Final: Mavs 113, Suns 108

Box Score | Highlights

Behind the Box Score

The Mavericks offense went ballistic in the first and third quarters. In the opening frame, Dallas hit 11 consecutive shots at one point. In the third, meanwhile, the Mavs opened up on a 19-4 run. Hot shooting played a big role in that, of course, but the other thing those two runs had in common was all the turnovers Dallas forced in the process. At one point in the third, the Mavs forced six turnovers in less than six minutes.

Harrison Barnes has scored in double-figures in 39 consecutive games to begin his Mavs career. Per the FSSW broadcast, that’s tied for the fourth-longest streak in NBA history for a player beginning his career with a new team. He’s also shot at least 56 percent from the field in four of his last five games. What a run he’s been on as of late.

Every single Mavs starter scored in double-digits. It’s the first time this season that’s been the case.

How about Dorian Finney-Smith hitting both free throws with under 15 seconds left? He hadn’t taken a free throw in 2017, and had taken just six from the charity stripe since Dec. 5. Clutch stuff from the rookie.


  • The Mavs’ veterans carried the day tonight. Count Harrison Barnes as a veteran, too, because while he’s still only 24 years old, he looks like a player firmly in his prime. The Mavs starting five was +17 as a unit tonight, with a strong third quarter buoying that number. Whenever you get them, though, those points were more than the difference in the game. The Mavericks’ starting group hasn’t had a game like this one in some time; in fact, the unit’s plus-minus was the best it’s been all season. It’s obviously extremely difficult to outplay the opponent’s starting group so thoroughly across an entire game, but that’s what the Mavericks did tonight. Reserves made contributions too, as has been the case in each of the other Mavs’ wins this season, but the starters paced this one. However Dallas can get the wins these days, the Mavs have got to get them. And tonight, it came because of the starting five.
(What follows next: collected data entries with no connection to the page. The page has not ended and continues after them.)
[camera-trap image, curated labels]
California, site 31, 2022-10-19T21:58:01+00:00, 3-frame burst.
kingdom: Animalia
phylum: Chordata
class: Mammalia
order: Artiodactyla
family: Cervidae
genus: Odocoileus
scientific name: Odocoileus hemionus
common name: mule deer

  • Deron Williams was scorching from the field tonight, even more so than the rest of his teammates. The veteran point guard finished with 23 points on 9-of-15 shooting, hitting four 3-pointers as well, and dishing out 12 assists. Williams now has three 20-point outings in his last five appearances. The return of Dirk Nowitzki has given him another pick-and-roll partner, and the fact that Dirk plays a lot of 5 now has helped Williams even further, as the German pulls big men away from the rim, thereby opening driving lanes for Williams to get into space and attack the bucket facing minimal resistance. The Dirk/Williams pick-and-pop was the Mavs’ best weapon last season, and since his return it’s been fruitful for this season’s club, too. Until now, we haven’t really seen the Mavericks play much 5-out basketball in the Rick Carlisle era, but Dallas routinely spaces the floor to the extreme these days, and the offense is starting to heat up because of it.

  • The NBA is all about player safety, and I think one of the next things the league should take a look at to help that cause is discouraging players from fouling big men going up for alley-oop lobs by awarding two free throws whether it’s before or after they jump to receive the pass. Dwight Powell falls victim to guards either grabbing him with two hands or just flat-out body-checking him before or while he leaps to catch the pass and throw down the dunk. That’s a very dangerous play and can result in some seriously awkward falls for the offensive player. However, it’s not considered a shooting foul unless he’s already airborne, which encourages little defenders to hit them — and hit them hard. In the coming seasons I suspect the competition committee will consider penalizing that foul with two free throws automatically. You’d hate to see them make that violation an automatic flagrant, but given the risk involved — and the fact that bear-hugging a player is a non-basketball play — I wonder if that might be a possibility, as well.


    It was just the German’s second dunk of the season, in 14 games. He’s actually ahead of last season’s pace, when he threw down only five slams in 75 appearances. He’s got some time to top that mark, but the pursuit to really keep an eye on is his approach to 30,000 career points.

    What’s Next

    The Mavs (12-27) play the Minnesota Timberwolves (13-26) on Sunday at American Airlines Center at 1 p.m. Central.